# 1000 Lumen RaidFire Spear: With lots of pics



## mvyrmnd (Feb 12, 2010)

This is my Spear...






Notice something different?






Nailbender very kindly just installed a WJ-Bin SST-50 in it for me. On a 2900mAh 18650, the emitter is getting ~3.6A, meaning ~1000 Lumens!

Nailbender's fine work:









I'll post some beamshots later once it gets dark. This is going to be awesome! I can't thank nailbender enough for his work.

Now with beamshot goodness!

First, a white wall (well it's actually blue) The beam pattern on this light is just gorgeous:





Now for some comparisons... All photos are at the same exposure and f-stop.

My back fence of 15m away. First photo is a Jetbeam Jet III-M Q5





And now the Spear





And now, just for fun, my Elektrolumens 3xMC-E Mag





In these, the back of the treehouse is 5m away

Jet III-M





Spear





3xMC-E Mag





Enjoy!


----------



## saabluster (Feb 12, 2010)

*Re: 1000 Lumen RaidFire Spear*

Very nice. I am not normally into all these posts about the latest LED someone swapped into their light but I am really curious about this one. I absolutely love my Spear and always thought it had more room to push the boundaries from a thermal perspective. How quickly does it heat up to the point you can't touch it?


----------



## mvyrmnd (Feb 12, 2010)

*Re: 1000 Lumen RaidFire Spear*



saabluster said:


> Very nice. I am not normally into all these posts about the latest LED someone swapped into their light but I am really curious about this one. I absolutely love my Spear and always thought it had more room to push the boundaries from a thermal perspective. How quickly does it heat up to the point you can't touch it?


After 5 mins, the body is at 45C at its hottest point.
EDIT: I ran a full battery charge through it and left it sitting on a table. The body segment the pill is screwed into made it to 58C.
*****
▶ Work instructions: Copy out the flashlight forum thread above word for word, from its title through the final post.
*****
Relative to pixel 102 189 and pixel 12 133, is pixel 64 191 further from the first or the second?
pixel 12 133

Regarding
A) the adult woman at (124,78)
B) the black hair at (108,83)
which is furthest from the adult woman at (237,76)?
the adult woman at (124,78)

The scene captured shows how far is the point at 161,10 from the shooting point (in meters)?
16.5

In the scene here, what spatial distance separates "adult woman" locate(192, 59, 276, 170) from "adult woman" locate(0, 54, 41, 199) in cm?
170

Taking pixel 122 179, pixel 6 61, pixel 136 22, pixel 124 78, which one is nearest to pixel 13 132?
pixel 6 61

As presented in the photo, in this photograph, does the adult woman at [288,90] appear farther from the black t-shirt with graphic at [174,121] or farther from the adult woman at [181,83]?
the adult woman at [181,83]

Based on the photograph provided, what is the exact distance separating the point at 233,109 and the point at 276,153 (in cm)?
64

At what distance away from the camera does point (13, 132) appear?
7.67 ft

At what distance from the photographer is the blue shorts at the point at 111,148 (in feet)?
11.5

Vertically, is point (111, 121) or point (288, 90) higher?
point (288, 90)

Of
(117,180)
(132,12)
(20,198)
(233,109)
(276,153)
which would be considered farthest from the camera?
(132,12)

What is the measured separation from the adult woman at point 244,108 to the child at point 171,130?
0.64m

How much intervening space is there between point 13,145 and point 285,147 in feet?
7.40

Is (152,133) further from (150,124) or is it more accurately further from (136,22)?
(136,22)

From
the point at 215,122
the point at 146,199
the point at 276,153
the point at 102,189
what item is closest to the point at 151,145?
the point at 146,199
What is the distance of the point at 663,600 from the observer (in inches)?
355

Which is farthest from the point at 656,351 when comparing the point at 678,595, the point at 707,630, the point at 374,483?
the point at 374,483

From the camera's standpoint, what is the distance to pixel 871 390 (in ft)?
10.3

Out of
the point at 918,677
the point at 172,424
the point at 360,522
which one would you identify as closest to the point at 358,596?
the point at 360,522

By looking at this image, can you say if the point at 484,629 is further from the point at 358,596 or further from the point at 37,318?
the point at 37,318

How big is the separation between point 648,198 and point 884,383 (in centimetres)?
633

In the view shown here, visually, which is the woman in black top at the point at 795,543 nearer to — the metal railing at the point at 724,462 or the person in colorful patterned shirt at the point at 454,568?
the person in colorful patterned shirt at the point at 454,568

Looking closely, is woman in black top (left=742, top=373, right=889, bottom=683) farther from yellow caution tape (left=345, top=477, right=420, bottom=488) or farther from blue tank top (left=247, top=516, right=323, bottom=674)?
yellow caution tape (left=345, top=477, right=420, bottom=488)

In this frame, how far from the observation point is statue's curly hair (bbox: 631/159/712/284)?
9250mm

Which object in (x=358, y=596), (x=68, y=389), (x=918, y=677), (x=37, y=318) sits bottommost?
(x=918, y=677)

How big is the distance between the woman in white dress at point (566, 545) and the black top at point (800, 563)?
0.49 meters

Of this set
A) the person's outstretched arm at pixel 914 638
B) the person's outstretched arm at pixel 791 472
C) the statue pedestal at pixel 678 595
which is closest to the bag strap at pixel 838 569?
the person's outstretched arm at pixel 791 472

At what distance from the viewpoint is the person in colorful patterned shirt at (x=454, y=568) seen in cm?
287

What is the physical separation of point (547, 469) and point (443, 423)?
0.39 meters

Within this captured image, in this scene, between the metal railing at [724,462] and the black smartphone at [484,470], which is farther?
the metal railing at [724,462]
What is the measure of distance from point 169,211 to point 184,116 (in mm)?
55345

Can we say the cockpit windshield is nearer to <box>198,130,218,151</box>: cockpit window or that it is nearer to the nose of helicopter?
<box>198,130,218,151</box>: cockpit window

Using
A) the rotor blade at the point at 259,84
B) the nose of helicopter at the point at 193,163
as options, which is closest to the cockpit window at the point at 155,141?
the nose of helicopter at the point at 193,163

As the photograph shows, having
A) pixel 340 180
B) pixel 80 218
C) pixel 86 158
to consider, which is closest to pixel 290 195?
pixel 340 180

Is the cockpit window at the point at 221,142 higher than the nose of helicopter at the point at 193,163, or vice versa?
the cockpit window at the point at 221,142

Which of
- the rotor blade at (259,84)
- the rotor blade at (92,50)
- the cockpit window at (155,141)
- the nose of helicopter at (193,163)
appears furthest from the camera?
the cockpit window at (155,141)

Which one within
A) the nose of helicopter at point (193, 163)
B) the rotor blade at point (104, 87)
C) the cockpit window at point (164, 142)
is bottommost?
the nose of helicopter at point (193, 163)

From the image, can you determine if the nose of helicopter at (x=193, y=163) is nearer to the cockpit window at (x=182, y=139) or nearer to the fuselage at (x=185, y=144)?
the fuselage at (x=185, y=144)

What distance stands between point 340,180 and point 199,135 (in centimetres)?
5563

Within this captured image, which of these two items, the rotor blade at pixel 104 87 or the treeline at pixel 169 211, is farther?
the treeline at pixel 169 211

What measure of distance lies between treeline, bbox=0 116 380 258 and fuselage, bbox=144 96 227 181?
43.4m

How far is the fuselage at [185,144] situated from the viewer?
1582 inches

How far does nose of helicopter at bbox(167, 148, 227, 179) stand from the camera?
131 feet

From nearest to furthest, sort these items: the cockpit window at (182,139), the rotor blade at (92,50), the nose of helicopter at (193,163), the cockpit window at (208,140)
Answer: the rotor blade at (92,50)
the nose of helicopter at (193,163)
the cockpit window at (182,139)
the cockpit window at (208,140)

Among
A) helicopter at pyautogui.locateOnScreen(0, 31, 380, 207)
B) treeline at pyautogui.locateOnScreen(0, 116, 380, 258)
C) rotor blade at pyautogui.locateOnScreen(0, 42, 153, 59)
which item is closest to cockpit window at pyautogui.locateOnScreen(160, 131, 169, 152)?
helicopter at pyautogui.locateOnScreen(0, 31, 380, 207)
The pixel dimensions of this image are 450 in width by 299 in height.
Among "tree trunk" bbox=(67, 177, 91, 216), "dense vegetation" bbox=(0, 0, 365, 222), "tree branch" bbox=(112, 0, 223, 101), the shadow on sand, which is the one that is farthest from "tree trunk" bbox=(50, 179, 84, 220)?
*****
▶ Answer for the task:
# 1000 Lumen RaidFire Spear: With lots of pics



## mvyrmnd (Feb 12, 2010)

This is my Spear...






Notice something different?






Nailbender very kindly just installed a WJ-Bin SST-50 in it for me. On a 2900mAh 18650, the emitter is getting ~3.6A, meaning ~1000 Lumens!

Nailbender's fine work:









I'll post some beamshots later once it gets dark. This is going to be awesome! I can't thank nailbender enough for his work.

Now with beamshot goodness!

First, a white wall (well it's actually blue) The beam pattern on this light is just gorgeous:





Now for some comparisons... All photos are at the same exposure and f-stop.

My back fence of 15m away. First photo is a Jetbeam Jet III-M Q5





And now the Spear





And now, just for fun, my Elektrolumens 3xMC-E Mag





In these, the back of the treehouse is 5m away

Jet III-M





Spear





3xMC-E Mag





Enjoy!


----------



## saabluster (Feb 12, 2010)

*Re: 1000 Lumen RaidFire Spear*

Very nice. I am not normally into all these posts about the latest LED someone swapped into their light but I am really curious about this one. I absolutely love my Spear and always thought it had more room to push the boundaries from a thermal perspective. How quickly does it heat up to the point you can't touch it?


----------



## mvyrmnd (Feb 12, 2010)

*Re: 1000 Lumen RaidFire Spear*



saabluster said:


> Very nice. I am not normally into all these posts about the latest LED someone swapped into their light but I am really curious about this one. I absolutely love my Spear and always thought it had more room to push the boundaries from a thermal perspective. How quickly does it heat up to the point you can't touch it?


After 5 mins, the body is at 45C at its hottest point.
EDIT: I ran a full battery charge through it and left it sitting on a table. The body segment the pill is screwed into made it to 58C.